PROMPT -> Copy every line of the listing below, word for word.

#### LISTED ENTRIES ####

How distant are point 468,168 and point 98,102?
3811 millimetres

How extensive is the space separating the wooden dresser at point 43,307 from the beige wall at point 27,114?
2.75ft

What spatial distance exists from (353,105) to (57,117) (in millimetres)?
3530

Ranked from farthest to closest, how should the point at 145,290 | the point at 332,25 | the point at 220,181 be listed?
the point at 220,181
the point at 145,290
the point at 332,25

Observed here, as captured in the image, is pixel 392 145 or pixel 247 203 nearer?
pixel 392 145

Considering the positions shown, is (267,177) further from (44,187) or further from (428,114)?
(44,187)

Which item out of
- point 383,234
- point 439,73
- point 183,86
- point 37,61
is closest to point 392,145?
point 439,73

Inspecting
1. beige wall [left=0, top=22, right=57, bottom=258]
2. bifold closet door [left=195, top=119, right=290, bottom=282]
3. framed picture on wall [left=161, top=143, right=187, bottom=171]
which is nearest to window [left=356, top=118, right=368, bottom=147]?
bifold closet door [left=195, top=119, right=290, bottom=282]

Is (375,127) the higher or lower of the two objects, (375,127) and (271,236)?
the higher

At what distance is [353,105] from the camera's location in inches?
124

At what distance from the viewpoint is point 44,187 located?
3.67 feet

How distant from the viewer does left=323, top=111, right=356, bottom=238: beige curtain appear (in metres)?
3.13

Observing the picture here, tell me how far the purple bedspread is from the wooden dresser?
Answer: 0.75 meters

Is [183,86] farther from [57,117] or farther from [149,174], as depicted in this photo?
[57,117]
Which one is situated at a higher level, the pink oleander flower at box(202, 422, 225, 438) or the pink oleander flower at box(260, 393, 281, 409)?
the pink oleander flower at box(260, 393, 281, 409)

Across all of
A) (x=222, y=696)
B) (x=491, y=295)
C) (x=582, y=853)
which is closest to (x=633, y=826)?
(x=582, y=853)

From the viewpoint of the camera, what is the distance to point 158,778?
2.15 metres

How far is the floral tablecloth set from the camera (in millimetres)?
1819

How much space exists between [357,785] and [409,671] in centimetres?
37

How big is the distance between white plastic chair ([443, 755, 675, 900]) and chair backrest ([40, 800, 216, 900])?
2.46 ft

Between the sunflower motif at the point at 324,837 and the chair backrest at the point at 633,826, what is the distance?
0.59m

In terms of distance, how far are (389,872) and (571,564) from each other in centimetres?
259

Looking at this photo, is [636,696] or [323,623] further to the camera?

####

EXERCISE ANSWER ->
How distant are point 468,168 and point 98,102?
3811 millimetres

How extensive is the space separating the wooden dresser at point 43,307 from the beige wall at point 27,114?
2.75ft

What spatial distance exists from (353,105) to (57,117) (in millimetres)?
3530

Ranked from farthest to closest, how should the point at 145,290 | the point at 332,25 | the point at 220,181 be listed?
the point at 220,181
the point at 145,290
the point at 332,25

Observed here, as captured in the image, is pixel 392 145 or pixel 247 203 nearer?
pixel 392 145

Considering the positions shown, is (267,177) further from (44,187) or further from (428,114)?
(44,187)

Which item out of
- point 383,234
- point 439,73
- point 183,86
- point 37,61
is closest to point 392,145?
point 439,73

Inspecting
1. beige wall [left=0, top=22, right=57, bottom=258]
2. bifold closet door [left=195, top=119, right=290, bottom=282]
3. framed picture on wall [left=161, top=143, right=187, bottom=171]
which is nearest to window [left=356, top=118, right=368, bottom=147]?
bifold closet door [left=195, top=119, right=290, bottom=282]

Is (375,127) the higher or lower of the two objects, (375,127) and (271,236)?
the higher

At what distance is [353,105] from the camera's location in inches?
124

At what distance from the viewpoint is point 44,187 located?
3.67 feet

How distant from the viewer does left=323, top=111, right=356, bottom=238: beige curtain appear (in metres)?
3.13

Observing the picture here, tell me how far the purple bedspread is from the wooden dresser?
Answer: 0.75 meters

Is [183,86] farther from [57,117] or farther from [149,174], as depicted in this photo?
[57,117]
Which one is situated at a higher level, the pink oleander flower at box(202, 422, 225, 438) or the pink oleander flower at box(260, 393, 281, 409)?
the pink oleander flower at box(260, 393, 281, 409)

Across all of
A) (x=222, y=696)
B) (x=491, y=295)
C) (x=582, y=853)
which is closest to (x=633, y=826)?
(x=582, y=853)

From the viewpoint of the camera, what is the distance to point 158,778?
2.15 metres

How far is the floral tablecloth set from the camera (in millimetres)?
1819

How much space exists between [357,785] and [409,671] in centimetres?
37

How big is the distance between white plastic chair ([443, 755, 675, 900]) and chair backrest ([40, 800, 216, 900])?
2.46 ft

Between the sunflower motif at the point at 324,837 and the chair backrest at the point at 633,826, what is the distance?
0.59m

In terms of distance, how far are (389,872) and (571,564) from each other in centimetres?
259

Looking at this photo, is [636,696] or [323,623] further to the camera?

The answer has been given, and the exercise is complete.